(Page excerpt):
=====

I don’t mean to rain on her parade, because now Justice Ketanji Brown Jackson deserves congratulations. I don’t doubt she’s qualified and the old Ira & Nadine era card-carrying ACLU member in me likes the idea of former public defender on the court. A mix of experiences and perspectives is a good thing, as long as a judge isn’t too driven by an ideological certainty. However, a quote highlighted from her comments upon confirmation jumped out at me: “I am the dream of the slave”. This is the single-minded identitarian bent that suffuses so much of even the broad left of center these days. It concerns me not only because its atavism defines and essentializes her role (and agenda?) as an avatar of an anachronistic communal grievance. It concerns me because it again subordinates if not erases our common role and agenda of American citizens. Is any success I achieve however modest “the Appalachian sharecropper’s dream”? Or aren’t I - and all of us - more properly concerned with the project we share today as fellow citizens of a great but imperfect country in which too many of our people of all colors and ethnicities are struggling? So, while I want to embrace Justice Jackson, I can’t help a little bit of an eye-roll when I see how she chooses to define herself. She’s older than I am and has grown up in a world of affirmative action, from clear and significant preferences in admissions and hiring, to special mentorships, scholarship programs, and contract set a sides. She’s come of age in an era of in which myriad forms of black American culture and identity enjoy enormous caché, maybe even ascendence. Why can’t she be the dream of a lawyer and teacher and school principal? You know, a middle class American success story. I’m incredibly grateful for the single mother who raised me almost entirely by herself. She sacrificed a lot so she and my sister and I could live in one of the smallest houses in the “Golden Ghetto” of a good suburban school district. She put my safety and education ahead of many of her own wants and needs. But I’ll tell you: growing up without a dad - and losing him in tragic and haunting circumstances - is no picnic, whether you’re black or white. If Justice Jackson’s upbringing as the child of a lawyer and principal is disadvantaged, I’d like to have some.

=====

(Set task 1): In the commentary on Justice Jackson's confirmation, which quote from her comments jumped out at the writer?
The rows that follow have no connection to the commentary above.

=====

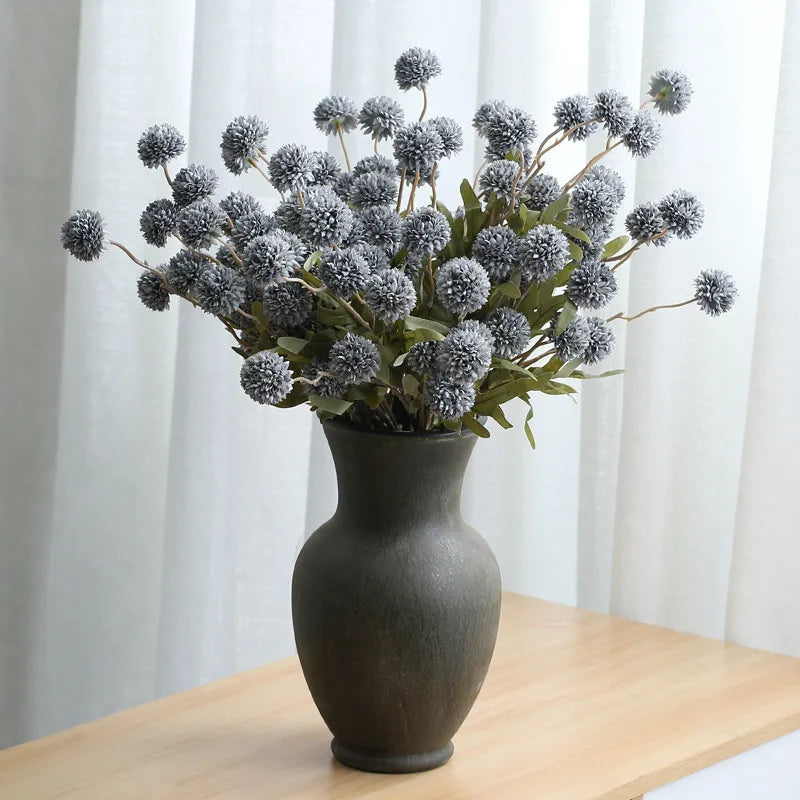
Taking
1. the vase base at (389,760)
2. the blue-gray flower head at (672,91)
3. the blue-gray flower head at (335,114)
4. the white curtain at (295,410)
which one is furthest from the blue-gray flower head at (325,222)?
the white curtain at (295,410)

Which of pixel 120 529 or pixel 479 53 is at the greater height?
pixel 479 53

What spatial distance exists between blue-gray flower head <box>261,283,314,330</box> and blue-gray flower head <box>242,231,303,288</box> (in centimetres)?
4

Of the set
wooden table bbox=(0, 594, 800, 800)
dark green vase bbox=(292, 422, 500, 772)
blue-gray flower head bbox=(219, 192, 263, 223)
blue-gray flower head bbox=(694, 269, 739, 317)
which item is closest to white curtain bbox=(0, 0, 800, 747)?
wooden table bbox=(0, 594, 800, 800)

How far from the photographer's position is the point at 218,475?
143 centimetres

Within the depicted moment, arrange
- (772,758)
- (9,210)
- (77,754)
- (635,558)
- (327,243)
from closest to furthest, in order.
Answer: (327,243) → (77,754) → (772,758) → (635,558) → (9,210)

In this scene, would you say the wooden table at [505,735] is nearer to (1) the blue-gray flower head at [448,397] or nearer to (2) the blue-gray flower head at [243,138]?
(1) the blue-gray flower head at [448,397]

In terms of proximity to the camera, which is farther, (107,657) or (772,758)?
(107,657)

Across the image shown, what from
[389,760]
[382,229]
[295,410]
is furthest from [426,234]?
[295,410]

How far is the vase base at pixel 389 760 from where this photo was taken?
0.88 m

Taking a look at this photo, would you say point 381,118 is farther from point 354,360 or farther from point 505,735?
point 505,735

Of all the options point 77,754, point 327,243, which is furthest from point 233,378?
point 327,243

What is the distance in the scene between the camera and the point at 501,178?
83 cm

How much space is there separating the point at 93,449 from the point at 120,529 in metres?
0.11

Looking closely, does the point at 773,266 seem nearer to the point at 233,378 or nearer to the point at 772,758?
the point at 772,758
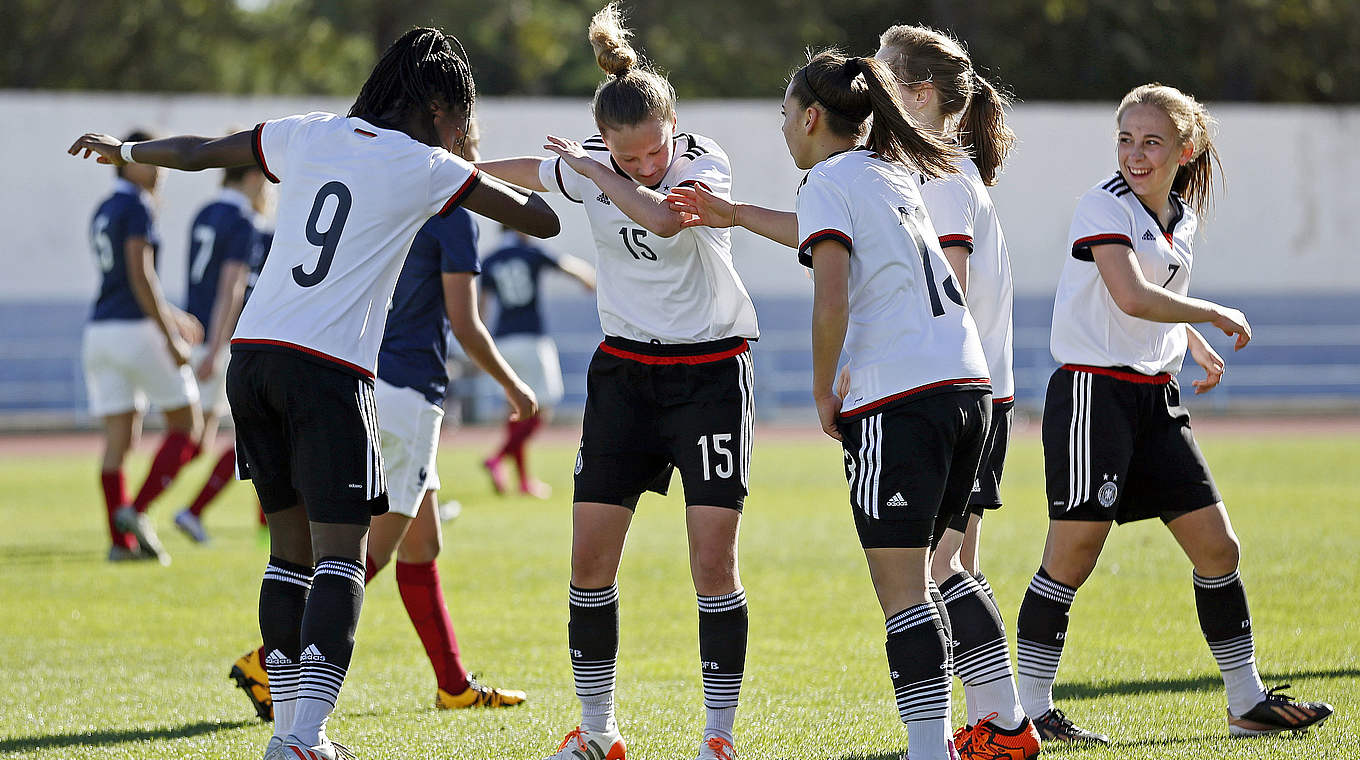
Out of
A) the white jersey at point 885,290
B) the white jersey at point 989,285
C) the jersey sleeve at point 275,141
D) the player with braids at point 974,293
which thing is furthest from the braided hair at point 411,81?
the white jersey at point 989,285

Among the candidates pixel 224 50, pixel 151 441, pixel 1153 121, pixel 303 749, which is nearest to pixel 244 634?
pixel 303 749

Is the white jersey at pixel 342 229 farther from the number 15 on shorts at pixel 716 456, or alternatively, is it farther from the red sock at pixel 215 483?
the red sock at pixel 215 483

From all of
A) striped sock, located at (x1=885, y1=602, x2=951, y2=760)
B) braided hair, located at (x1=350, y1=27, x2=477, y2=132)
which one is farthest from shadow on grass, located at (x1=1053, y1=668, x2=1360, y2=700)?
braided hair, located at (x1=350, y1=27, x2=477, y2=132)

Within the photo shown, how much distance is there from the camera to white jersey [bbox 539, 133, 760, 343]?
173 inches

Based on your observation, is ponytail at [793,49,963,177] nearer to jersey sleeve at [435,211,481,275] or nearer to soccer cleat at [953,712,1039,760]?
soccer cleat at [953,712,1039,760]

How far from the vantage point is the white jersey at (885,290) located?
3820 millimetres

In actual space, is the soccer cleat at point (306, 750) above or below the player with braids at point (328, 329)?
below

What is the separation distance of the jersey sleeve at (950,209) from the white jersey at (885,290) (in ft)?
1.51

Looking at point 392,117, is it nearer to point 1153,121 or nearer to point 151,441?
point 1153,121

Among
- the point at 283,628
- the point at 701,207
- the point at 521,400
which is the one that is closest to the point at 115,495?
the point at 521,400

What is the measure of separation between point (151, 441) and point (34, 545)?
11898 millimetres

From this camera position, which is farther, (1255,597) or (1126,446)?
(1255,597)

=====

(Set task 2): Update the rows from the line containing "From this camera" through the end of the rows, changing "camera position" to "viewpoint" and leaving everything else the same. Give only those lines.

(Written answer 1): "I am the dream of the slave."

(Written answer 2):
From this viewpoint, which is farther, (1255,597) or (1126,446)?
(1255,597)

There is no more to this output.